When we study the Torah long enough, it impacts the way we think. The human brain is elastic, and if we exercise a certain part of it, it changes verily. We can stretch or shrink it. We can dig grooves and neural pathways that never existed before. If we study the Torah with deep concentration, we train ourselves to think like G-d. G-d’s thought patterns become our thought patterns. We don’t presume to grasp the endless depth and profundity of G-d’s thoughts, but we can intuit them even before we study them.
When faced with a situation we have never encountered in our studies, we can instinctively sense the Halachah—what G-d would say. This is because we have trained our brains to think as the Torah thinks.

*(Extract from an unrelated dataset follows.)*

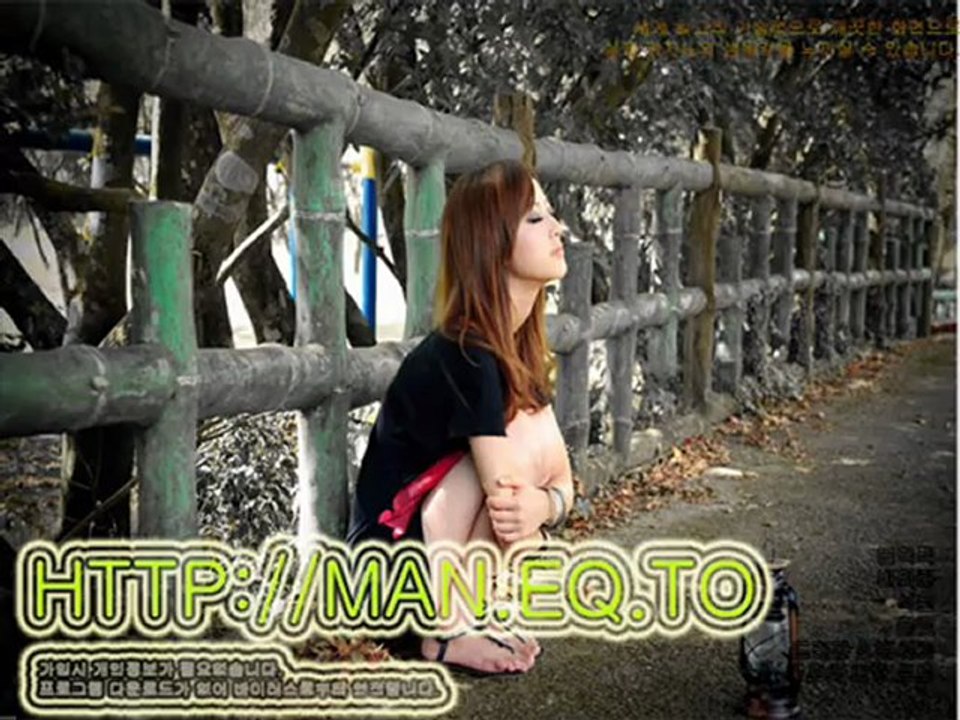 생중계식보◀http://man.eq.to▶생중계식보생중계식보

It is akin to knowing what our spouse will say before he or she even tells us what they are thinking. When we live together long enough, we pick up on each other’s thought patterns. We know each other so well that we know the other in the most intimate possible sense.
This is why we describe one who chants from the Torah as a baal korei. Korei has two meanings. It means to read, and it means to call or to summon. When we read the Torah, we summon G-d to come and sit with us. And G-d responds. How can we know that G-d is sitting with us? In a cosmic sense, we believe it. Our sages tell us that when we study the Torah, G-d echoes every word we say. We hear our voice, but there is an inaudible echo from G-d. That is a mystical truth.
Then, there is a tangible truth. When I study the Torah and come to “know” G-d’s thinking as well as Adam knew Eve, G-d is present in my mind. When I open the book, I summon Him, and He comes calling like a father responding to his child’s call. If I can intuit the next line, the conclusion, the ruling, the interpretation, I know that G-d is in my mind. He is as close to me as I am to my spouse, if not closer. Because my wife resides in a body of her own, and G-d resides directly in my mind. That is the power of Torah study.
Moreover, once G-d is in my mind, He stays there even after I close the book and walk away. He is with me. He is in me. A part of G-d has found a home in my mind. That is true intimacy.
Our ancestors discovered this when they said, “We will do, and we will listen.”